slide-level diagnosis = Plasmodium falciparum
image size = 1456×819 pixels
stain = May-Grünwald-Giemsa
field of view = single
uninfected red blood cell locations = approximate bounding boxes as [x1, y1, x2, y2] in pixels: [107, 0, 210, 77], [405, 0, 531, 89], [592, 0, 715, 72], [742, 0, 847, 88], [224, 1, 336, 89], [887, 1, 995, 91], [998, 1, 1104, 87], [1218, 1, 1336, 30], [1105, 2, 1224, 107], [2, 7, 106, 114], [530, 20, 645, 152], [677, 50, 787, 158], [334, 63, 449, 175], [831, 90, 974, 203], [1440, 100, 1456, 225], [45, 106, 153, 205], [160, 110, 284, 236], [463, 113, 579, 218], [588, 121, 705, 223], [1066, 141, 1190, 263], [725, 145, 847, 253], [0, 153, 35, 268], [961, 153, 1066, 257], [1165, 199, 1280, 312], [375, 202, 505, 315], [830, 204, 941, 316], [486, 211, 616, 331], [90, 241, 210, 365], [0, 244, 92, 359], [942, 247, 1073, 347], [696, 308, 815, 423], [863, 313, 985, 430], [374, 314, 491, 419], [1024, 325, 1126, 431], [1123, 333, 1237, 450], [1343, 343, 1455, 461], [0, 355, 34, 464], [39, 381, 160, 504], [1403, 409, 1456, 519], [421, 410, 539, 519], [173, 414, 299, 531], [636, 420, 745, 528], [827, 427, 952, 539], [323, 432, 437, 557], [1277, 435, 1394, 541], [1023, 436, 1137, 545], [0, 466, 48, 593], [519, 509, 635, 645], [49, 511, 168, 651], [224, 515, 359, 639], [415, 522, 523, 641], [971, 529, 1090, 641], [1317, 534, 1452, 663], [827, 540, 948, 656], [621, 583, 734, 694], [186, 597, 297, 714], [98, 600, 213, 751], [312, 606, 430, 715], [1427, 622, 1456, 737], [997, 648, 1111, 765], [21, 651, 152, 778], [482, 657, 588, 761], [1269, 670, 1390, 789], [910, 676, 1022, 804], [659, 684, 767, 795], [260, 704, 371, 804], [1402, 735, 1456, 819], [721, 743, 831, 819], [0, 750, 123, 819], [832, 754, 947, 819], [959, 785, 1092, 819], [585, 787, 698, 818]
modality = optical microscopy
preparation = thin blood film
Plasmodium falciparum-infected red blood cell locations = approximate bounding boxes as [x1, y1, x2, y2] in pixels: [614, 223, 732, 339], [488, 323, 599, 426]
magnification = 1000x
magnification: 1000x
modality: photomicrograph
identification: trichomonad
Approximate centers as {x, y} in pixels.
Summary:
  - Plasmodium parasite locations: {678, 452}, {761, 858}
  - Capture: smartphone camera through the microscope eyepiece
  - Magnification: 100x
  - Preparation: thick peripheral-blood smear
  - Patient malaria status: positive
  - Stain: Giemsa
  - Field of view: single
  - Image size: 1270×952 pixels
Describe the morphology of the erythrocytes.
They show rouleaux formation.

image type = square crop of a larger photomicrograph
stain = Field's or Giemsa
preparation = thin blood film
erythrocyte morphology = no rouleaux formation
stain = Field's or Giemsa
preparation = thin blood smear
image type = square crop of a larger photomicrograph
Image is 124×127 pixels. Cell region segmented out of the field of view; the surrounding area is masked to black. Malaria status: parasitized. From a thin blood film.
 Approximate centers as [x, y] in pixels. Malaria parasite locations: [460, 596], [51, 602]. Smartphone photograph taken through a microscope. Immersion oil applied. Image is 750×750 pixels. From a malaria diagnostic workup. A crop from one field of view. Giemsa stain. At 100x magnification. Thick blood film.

########

Your task:
Reproduce the material word for word. Leave nothing out.

Response area:
slide-level diagnosis = Plasmodium falciparum
image size = 1456×819 pixels
stain = May-Grünwald-Giemsa
field of view = single
uninfected red blood cell locations = approximate bounding boxes as [x1, y1, x2, y2] in pixels: [107, 0, 210, 77], [405, 0, 531, 89], [592, 0, 715, 72], [742, 0, 847, 88], [224, 1, 336, 89], [887, 1, 995, 91], [998, 1, 1104, 87], [1218, 1, 1336, 30], [1105, 2, 1224, 107], [2, 7, 106, 114], [530, 20, 645, 152], [677, 50, 787, 158], [334, 63, 449, 175], [831, 90, 974, 203], [1440, 100, 1456, 225], [45, 106, 153, 205], [160, 110, 284, 236], [463, 113, 579, 218], [588, 121, 705, 223], [1066, 141, 1190, 263], [725, 145, 847, 253], [0, 153, 35, 268], [961, 153, 1066, 257], [1165, 199, 1280, 312], [375, 202, 505, 315], [830, 204, 941, 316], [486, 211, 616, 331], [90, 241, 210, 365], [0, 244, 92, 359], [942, 247, 1073, 347], [696, 308, 815, 423], [863, 313, 985, 430], [374, 314, 491, 419], [1024, 325, 1126, 431], [1123, 333, 1237, 450], [1343, 343, 1455, 461], [0, 355, 34, 464], [39, 381, 160, 504], [1403, 409, 1456, 519], [421, 410, 539, 519], [173, 414, 299, 531], [636, 420, 745, 528], [827, 427, 952, 539], [323, 432, 437, 557], [1277, 435, 1394, 541], [1023, 436, 1137, 545], [0, 466, 48, 593], [519, 509, 635, 645], [49, 511, 168, 651], [224, 515, 359, 639], [415, 522, 523, 641], [971, 529, 1090, 641], [1317, 534, 1452, 663], [827, 540, 948, 656], [621, 583, 734, 694], [186, 597, 297, 714], [98, 600, 213, 751], [312, 606, 430, 715], [1427, 622, 1456, 737], [997, 648, 1111, 765], [21, 651, 152, 778], [482, 657, 588, 761], [1269, 670, 1390, 789], [910, 676, 1022, 804], [659, 684, 767, 795], [260, 704, 371, 804], [1402, 735, 1456, 819], [721, 743, 831, 819], [0, 750, 123, 819], [832, 754, 947, 819], [959, 785, 1092, 819], [585, 787, 698, 818]
modality = optical microscopy
preparation = thin blood film
Plasmodium falciparum-infected red blood cell locations = approximate bounding boxes as [x1, y1, x2, y2] in pixels: [614, 223, 732, 339], [488, 323, 599, 426]
magnification = 1000x
magnification: 1000x
modality: photomicrograph
identification: trichomonad
Approximate centers as {x, y} in pixels.
Summary:
  - Plasmodium parasite locations: {678, 452}, {761, 858}
  - Capture: smartphone camera through the microscope eyepiece
  - Magnification: 100x
  - Preparation: thick peripheral-blood smear
  - Patient malaria status: positive
  - Stain: Giemsa
  - Field of view: single
  - Image size: 1270×952 pixels
Describe the morphology of the erythrocytes.
They show rouleaux formation.

image type = square crop of a larger photomicrograph
stain = Field's or Giemsa
preparation = thin blood film
erythrocyte morphology = no rouleaux formation
stain = Field's or Giemsa
preparation = thin blood smear
image type = square crop of a larger photomicrograph
Image is 124×127 pixels. Cell region segmented out of the field of view; the surrounding area is masked to black. Malaria status: parasitized. From a thin blood film.
 Approximate centers as [x, y] in pixels. Malaria parasite locations: [460, 596], [51, 602]. Smartphone photograph taken through a microscope. Immersion oil applied. Image is 750×750 pixels. From a malaria diagnostic workup. A crop from one field of view. Giemsa stain. At 100x magnification. Thick blood film.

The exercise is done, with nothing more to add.